EXERCISE BRIEF: Please set out the items below, from the line containing "Of the blue" through the line containing "10.4 inches", as a Markdown table with the columns Row and Line, skipping blank lines and leaving out the pictures.

INPUT DATA:
• • • • • • •

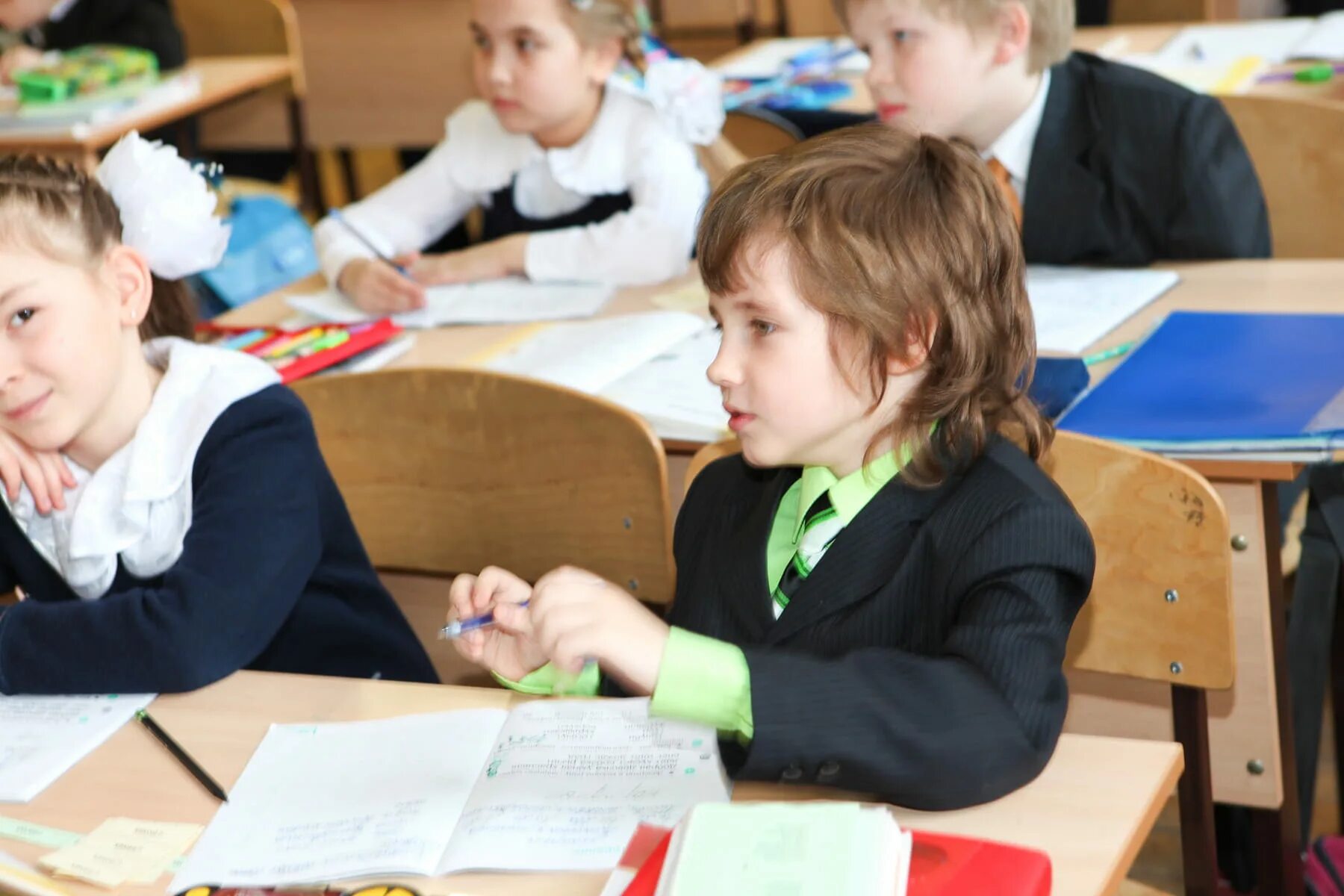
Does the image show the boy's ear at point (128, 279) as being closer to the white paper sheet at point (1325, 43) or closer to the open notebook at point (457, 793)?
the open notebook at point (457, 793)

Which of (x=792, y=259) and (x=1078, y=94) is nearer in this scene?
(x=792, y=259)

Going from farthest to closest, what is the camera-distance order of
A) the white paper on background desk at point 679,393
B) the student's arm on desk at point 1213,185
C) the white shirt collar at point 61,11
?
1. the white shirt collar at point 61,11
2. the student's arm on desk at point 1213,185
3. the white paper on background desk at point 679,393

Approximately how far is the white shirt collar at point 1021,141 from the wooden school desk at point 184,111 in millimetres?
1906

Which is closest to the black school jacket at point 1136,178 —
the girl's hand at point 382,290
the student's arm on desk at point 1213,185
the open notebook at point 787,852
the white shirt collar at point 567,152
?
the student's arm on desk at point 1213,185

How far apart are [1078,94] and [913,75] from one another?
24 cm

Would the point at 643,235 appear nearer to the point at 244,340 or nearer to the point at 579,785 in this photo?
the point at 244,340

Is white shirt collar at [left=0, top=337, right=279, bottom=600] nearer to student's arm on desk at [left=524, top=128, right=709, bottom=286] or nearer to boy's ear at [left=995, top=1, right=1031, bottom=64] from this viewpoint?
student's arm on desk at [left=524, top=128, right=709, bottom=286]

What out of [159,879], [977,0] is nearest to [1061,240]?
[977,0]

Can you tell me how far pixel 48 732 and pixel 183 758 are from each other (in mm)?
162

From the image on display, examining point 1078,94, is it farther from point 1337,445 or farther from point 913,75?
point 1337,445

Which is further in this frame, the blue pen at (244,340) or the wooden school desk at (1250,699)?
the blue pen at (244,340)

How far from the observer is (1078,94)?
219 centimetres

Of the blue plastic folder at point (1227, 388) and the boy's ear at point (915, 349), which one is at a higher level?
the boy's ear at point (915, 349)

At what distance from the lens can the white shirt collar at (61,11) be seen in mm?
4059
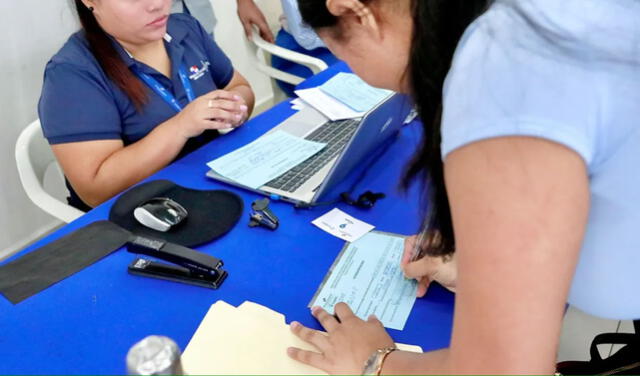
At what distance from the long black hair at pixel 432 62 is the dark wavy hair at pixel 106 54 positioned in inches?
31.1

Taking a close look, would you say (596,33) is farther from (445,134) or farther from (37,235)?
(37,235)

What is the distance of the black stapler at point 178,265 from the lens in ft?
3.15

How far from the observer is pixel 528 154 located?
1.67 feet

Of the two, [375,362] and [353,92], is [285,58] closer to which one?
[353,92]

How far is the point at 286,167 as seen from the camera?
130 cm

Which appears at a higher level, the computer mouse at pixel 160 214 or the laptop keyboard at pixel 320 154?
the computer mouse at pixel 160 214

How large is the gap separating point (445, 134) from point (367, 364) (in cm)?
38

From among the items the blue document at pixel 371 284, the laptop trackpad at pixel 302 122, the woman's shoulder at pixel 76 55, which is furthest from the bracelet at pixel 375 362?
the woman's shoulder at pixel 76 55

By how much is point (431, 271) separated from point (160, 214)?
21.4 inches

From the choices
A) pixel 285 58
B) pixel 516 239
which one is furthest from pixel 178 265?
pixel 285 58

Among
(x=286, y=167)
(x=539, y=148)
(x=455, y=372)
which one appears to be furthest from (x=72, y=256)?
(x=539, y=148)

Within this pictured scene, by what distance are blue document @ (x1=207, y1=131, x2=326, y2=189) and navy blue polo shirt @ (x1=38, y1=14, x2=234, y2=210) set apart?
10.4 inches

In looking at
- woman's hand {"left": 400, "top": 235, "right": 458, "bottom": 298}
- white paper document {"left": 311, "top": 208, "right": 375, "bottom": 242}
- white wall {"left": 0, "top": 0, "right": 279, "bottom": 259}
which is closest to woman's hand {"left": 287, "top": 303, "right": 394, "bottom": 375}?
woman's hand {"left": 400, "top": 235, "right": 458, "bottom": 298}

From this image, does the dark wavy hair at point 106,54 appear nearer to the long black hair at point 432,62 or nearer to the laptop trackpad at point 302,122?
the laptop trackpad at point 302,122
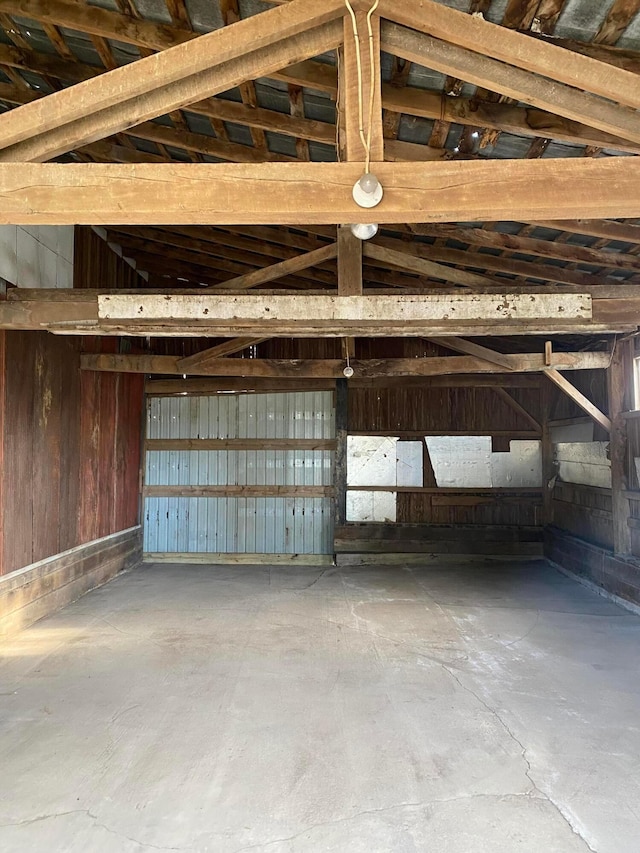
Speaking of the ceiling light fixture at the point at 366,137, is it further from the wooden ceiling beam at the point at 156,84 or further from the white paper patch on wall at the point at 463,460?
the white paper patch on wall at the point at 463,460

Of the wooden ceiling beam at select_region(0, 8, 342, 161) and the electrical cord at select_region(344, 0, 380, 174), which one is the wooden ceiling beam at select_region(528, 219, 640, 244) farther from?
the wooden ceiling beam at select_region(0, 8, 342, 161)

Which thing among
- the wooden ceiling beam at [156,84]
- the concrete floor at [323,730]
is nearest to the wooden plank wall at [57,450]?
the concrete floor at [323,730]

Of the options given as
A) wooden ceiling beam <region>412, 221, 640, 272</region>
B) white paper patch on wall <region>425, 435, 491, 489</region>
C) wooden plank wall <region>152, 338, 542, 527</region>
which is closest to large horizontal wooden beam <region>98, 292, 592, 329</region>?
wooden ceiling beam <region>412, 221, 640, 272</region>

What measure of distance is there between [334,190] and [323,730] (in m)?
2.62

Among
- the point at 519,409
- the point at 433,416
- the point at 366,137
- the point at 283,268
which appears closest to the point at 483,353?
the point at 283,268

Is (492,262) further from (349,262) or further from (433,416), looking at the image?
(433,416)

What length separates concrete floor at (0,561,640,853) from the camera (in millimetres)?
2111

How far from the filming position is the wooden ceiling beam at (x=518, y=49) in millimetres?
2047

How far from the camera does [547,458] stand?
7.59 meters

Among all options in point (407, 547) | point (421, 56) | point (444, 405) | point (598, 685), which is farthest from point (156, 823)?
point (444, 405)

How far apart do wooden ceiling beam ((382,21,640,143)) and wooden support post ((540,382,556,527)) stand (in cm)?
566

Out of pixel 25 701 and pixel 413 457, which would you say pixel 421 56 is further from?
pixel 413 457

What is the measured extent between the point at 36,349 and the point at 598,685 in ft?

• • • • • • •

OUTPUT FOR THIS EXERCISE:
| Row | Line |
|---|---|
| 1 | Of the blue plastic folder at point (1227, 388) and the boy's ear at point (915, 349), which one is at a higher level? |
| 2 | the boy's ear at point (915, 349) |
| 3 | At what distance from the lens can the white shirt collar at (61,11) be seen in mm? |
| 4 | 4059 |
| 5 | At what distance from the long black hair at pixel 432 62 is the dark wavy hair at pixel 106 54 positioned in inches? |
| 6 | 31.1 |
| 7 | Taking a close look, would you say (596,33) is farther from (445,134) or farther from (37,235)? |
| 8 | (37,235) |
| 9 | What is the distance of the black stapler at point 178,265 from the lens in ft? |
| 10 | 3.15 |
| 11 | How far from the observer is pixel 528 154 located? |
| 12 | 1.67 feet |
| 13 | Of the two, [375,362] and [353,92], is [285,58] closer to which one? |
| 14 | [353,92] |
| 15 | How far is the point at 286,167 as seen from the camera? |
| 16 | 130 cm |
| 17 | Which appears at a higher level, the computer mouse at pixel 160 214 or the laptop keyboard at pixel 320 154? |
| 18 | the computer mouse at pixel 160 214 |
| 19 | How large is the gap separating point (445, 134) from point (367, 364) (in cm)? |
| 20 | 38 |
| 21 | From among the items the blue document at pixel 371 284, the laptop trackpad at pixel 302 122, the woman's shoulder at pixel 76 55, which is furthest from the bracelet at pixel 375 362? |
| 22 | the woman's shoulder at pixel 76 55 |
| 23 | By how much is point (431, 271) separated from point (160, 214)? |
| 24 | 21.4 inches |
| 25 | From the choices |
| 26 | A) pixel 285 58 |
| 27 | B) pixel 516 239 |
| 28 | which one is furthest from pixel 178 265? |
| 29 | pixel 285 58 |
| 30 | Among |
| 31 | (x=286, y=167) |
| 32 | (x=539, y=148) |
| 33 | (x=455, y=372) |
| 34 | which one appears to be furthest from (x=72, y=256)? |
| 35 | (x=539, y=148) |
| 36 | Within this pictured scene, by what distance are blue document @ (x1=207, y1=131, x2=326, y2=189) and navy blue polo shirt @ (x1=38, y1=14, x2=234, y2=210) set apart? |
| 37 | 10.4 inches |